[Spatial reasoning material]
● ● ● ● ●
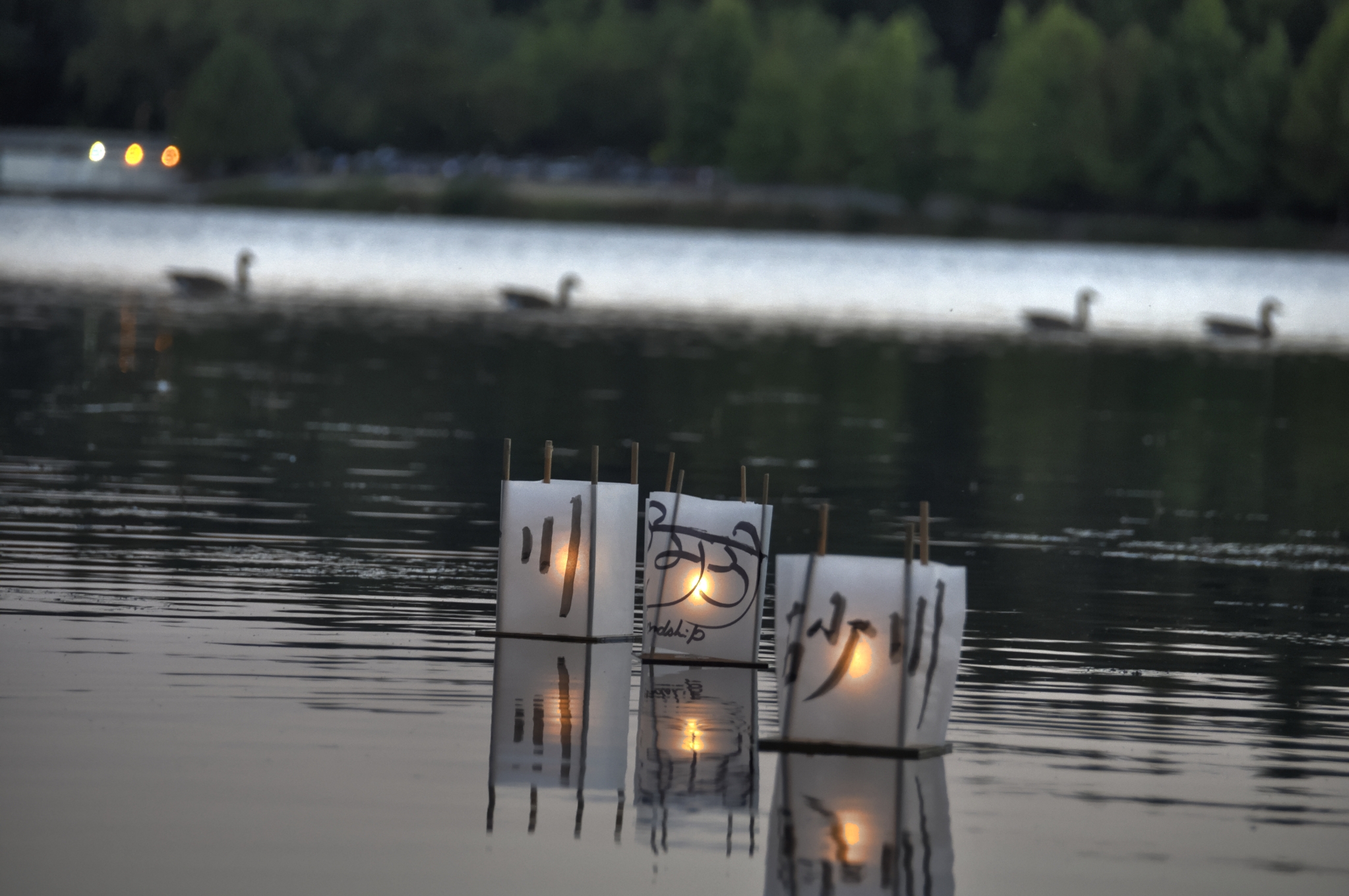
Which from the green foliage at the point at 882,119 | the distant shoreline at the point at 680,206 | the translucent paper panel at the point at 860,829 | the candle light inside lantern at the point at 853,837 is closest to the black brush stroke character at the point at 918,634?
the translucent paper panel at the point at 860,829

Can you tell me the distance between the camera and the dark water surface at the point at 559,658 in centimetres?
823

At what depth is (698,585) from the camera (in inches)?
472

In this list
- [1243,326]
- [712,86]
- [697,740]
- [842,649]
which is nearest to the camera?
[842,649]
● ● ● ● ●
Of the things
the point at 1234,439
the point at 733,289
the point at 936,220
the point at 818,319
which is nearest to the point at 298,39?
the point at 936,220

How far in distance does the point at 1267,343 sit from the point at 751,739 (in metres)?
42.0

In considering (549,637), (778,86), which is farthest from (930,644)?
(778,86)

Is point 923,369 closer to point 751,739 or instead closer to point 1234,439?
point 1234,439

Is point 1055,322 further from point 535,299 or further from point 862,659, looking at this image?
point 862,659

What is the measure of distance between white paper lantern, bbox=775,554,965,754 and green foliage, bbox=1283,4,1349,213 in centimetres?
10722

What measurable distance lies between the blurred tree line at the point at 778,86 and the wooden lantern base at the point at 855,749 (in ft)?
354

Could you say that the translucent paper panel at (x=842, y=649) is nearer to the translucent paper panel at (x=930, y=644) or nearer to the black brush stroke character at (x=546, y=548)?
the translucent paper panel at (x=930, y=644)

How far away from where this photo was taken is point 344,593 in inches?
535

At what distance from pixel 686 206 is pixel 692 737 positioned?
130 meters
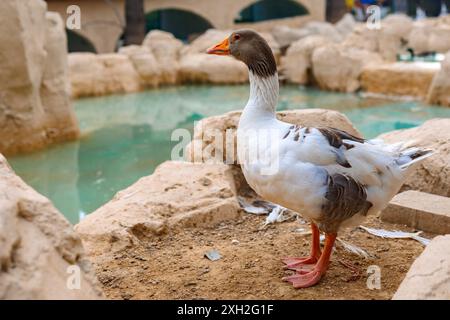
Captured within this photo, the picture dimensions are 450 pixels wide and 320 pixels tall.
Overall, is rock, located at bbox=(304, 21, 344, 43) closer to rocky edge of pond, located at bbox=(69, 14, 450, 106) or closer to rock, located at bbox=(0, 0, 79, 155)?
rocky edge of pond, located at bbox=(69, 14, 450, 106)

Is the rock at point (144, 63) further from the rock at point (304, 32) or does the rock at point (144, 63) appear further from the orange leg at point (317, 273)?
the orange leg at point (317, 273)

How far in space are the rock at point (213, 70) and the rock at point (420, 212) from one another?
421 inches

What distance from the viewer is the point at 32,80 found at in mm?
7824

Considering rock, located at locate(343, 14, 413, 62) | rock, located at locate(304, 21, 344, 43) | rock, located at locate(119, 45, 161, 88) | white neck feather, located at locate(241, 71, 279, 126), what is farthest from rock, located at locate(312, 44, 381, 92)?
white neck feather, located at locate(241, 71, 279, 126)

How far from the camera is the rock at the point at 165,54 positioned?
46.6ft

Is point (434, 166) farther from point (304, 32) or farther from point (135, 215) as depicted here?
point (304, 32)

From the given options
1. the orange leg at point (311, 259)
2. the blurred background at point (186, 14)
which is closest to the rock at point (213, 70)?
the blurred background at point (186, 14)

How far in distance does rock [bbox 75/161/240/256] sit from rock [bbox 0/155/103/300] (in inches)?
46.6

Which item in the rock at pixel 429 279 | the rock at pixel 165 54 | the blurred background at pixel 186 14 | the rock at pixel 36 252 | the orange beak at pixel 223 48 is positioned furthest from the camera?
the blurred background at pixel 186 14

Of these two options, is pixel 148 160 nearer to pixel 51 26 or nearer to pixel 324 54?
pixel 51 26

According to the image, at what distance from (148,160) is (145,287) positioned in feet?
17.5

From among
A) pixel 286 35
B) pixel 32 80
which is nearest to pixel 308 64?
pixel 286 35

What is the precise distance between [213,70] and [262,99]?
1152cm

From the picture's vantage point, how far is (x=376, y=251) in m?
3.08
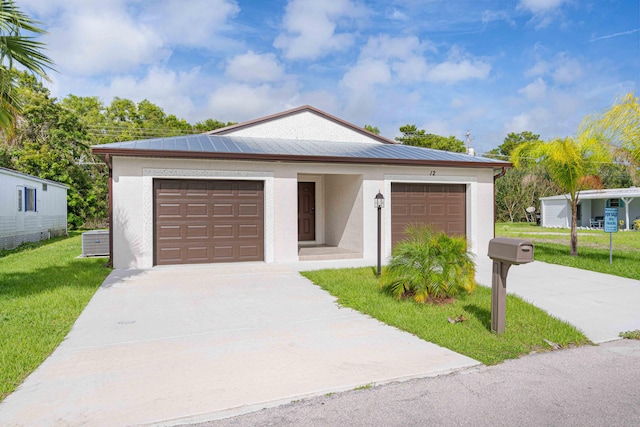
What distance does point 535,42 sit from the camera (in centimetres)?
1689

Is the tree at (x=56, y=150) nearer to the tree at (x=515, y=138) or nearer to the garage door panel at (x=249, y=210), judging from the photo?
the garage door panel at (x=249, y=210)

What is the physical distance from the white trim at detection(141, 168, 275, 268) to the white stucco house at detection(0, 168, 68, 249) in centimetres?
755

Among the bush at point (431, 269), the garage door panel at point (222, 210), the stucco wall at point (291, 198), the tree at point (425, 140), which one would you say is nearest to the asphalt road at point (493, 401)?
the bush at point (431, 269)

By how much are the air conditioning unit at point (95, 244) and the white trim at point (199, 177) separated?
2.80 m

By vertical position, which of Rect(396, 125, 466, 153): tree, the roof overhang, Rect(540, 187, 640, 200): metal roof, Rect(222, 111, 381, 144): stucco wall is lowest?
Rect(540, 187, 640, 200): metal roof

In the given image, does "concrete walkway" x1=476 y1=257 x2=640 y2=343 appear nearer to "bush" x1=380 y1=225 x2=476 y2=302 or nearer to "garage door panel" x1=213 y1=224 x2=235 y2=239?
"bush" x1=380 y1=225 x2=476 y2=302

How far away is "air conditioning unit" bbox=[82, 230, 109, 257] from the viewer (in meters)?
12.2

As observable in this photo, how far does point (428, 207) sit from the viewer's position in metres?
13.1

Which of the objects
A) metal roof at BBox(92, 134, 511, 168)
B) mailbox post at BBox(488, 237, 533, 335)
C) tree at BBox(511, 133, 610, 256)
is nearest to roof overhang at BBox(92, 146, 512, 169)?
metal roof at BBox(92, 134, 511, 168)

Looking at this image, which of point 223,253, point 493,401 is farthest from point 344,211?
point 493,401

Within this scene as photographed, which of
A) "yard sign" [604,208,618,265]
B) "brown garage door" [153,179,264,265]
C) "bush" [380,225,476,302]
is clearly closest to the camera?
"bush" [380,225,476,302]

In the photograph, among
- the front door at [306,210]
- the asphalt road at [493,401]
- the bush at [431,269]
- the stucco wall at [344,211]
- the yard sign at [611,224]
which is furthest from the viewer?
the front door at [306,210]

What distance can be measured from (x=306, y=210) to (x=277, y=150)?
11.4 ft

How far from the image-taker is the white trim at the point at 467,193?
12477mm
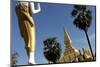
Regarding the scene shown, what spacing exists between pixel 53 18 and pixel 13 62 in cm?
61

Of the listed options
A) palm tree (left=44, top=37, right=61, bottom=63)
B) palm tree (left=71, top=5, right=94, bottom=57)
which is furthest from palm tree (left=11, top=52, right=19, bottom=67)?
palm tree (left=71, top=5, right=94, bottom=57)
● ● ● ● ●
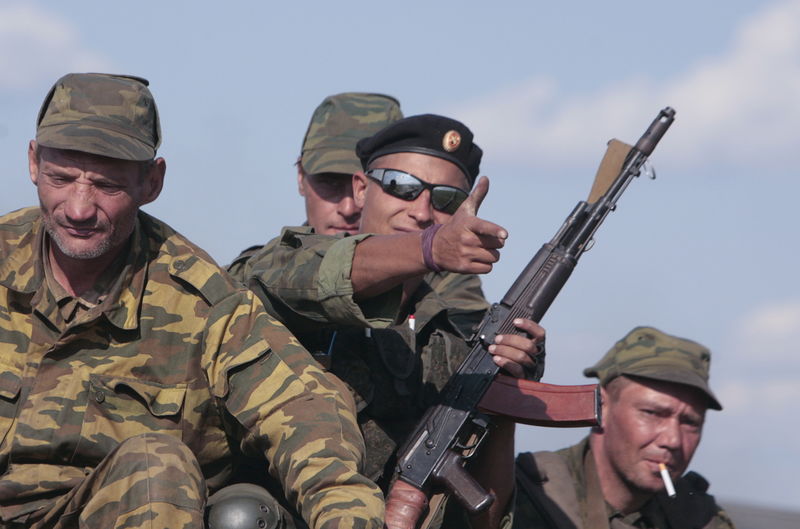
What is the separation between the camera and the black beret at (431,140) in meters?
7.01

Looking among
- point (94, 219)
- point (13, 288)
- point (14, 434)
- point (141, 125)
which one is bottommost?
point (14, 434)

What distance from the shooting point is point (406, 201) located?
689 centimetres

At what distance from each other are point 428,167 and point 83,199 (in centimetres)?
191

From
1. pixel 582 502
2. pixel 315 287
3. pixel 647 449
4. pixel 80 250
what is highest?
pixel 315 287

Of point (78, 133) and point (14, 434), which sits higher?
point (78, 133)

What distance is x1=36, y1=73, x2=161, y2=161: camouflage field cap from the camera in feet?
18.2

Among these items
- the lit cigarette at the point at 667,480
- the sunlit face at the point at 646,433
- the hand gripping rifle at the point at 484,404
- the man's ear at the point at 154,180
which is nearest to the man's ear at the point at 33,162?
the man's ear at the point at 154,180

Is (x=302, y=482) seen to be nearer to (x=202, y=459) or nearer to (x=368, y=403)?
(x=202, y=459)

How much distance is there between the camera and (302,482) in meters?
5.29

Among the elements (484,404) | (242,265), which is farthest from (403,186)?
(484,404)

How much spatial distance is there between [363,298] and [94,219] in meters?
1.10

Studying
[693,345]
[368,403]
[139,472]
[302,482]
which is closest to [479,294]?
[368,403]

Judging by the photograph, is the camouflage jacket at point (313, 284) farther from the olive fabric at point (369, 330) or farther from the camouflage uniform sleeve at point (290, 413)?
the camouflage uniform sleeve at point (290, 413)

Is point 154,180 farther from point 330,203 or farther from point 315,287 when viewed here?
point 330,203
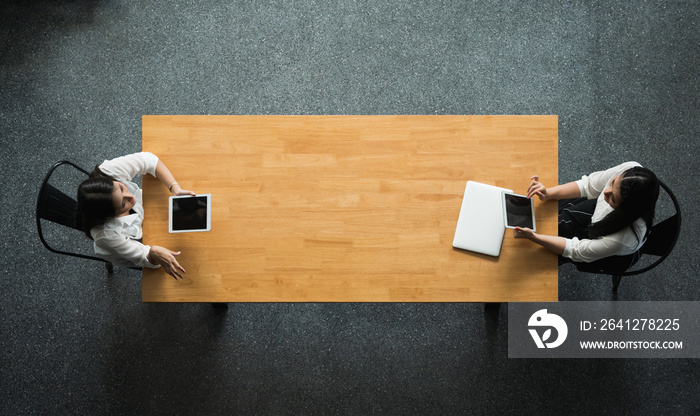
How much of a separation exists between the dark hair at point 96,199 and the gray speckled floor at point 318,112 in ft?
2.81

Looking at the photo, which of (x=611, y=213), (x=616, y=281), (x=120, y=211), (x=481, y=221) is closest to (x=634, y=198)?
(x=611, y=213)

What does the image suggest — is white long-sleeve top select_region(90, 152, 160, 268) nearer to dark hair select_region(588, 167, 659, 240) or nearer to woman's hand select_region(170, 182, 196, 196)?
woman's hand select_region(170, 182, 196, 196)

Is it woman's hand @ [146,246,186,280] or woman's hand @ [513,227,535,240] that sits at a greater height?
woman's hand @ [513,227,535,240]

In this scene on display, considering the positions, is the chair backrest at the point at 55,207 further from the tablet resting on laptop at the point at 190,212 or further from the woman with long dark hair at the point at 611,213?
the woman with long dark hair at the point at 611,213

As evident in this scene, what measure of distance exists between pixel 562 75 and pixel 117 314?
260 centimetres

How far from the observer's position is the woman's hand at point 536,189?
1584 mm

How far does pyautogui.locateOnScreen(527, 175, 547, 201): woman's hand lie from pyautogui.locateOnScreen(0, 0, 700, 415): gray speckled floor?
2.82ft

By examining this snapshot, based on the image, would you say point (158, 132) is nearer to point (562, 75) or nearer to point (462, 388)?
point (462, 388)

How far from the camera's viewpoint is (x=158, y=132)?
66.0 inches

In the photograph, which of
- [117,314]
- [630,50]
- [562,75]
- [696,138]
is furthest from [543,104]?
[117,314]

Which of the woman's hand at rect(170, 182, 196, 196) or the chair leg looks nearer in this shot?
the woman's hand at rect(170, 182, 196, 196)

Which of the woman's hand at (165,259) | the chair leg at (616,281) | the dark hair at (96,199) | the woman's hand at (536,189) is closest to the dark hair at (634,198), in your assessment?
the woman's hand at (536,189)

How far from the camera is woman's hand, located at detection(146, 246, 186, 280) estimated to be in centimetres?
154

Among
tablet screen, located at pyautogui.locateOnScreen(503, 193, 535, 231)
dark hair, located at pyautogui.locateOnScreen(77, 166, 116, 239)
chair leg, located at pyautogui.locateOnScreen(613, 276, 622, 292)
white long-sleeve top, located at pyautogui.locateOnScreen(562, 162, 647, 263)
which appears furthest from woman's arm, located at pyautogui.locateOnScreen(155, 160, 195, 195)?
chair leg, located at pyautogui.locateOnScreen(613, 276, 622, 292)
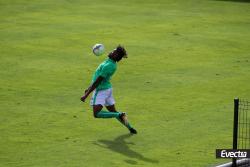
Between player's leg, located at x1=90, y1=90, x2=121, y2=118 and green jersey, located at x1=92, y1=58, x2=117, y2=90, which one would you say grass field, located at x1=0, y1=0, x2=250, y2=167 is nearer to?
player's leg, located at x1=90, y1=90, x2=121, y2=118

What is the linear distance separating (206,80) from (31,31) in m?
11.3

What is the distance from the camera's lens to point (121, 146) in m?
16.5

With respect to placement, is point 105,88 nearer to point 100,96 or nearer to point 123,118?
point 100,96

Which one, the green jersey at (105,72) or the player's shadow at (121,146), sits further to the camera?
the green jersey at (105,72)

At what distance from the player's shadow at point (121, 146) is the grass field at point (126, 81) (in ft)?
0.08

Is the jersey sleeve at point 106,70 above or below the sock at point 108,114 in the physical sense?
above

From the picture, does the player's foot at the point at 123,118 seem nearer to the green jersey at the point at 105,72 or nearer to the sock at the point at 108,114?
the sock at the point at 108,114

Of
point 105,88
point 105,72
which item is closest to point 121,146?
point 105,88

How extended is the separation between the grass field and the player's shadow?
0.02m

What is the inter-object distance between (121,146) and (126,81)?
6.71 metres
● ● ● ● ●
Output the material above line for line without changes, beginning with the line containing "How extended is" and continuing through the line containing "6.71 metres", both of those lines included.

*THE RESULT*.
How extended is the separation between the grass field and the player's shadow?
0.02m

What is the inter-object distance between (121,146) and (126,81)?
6.71 metres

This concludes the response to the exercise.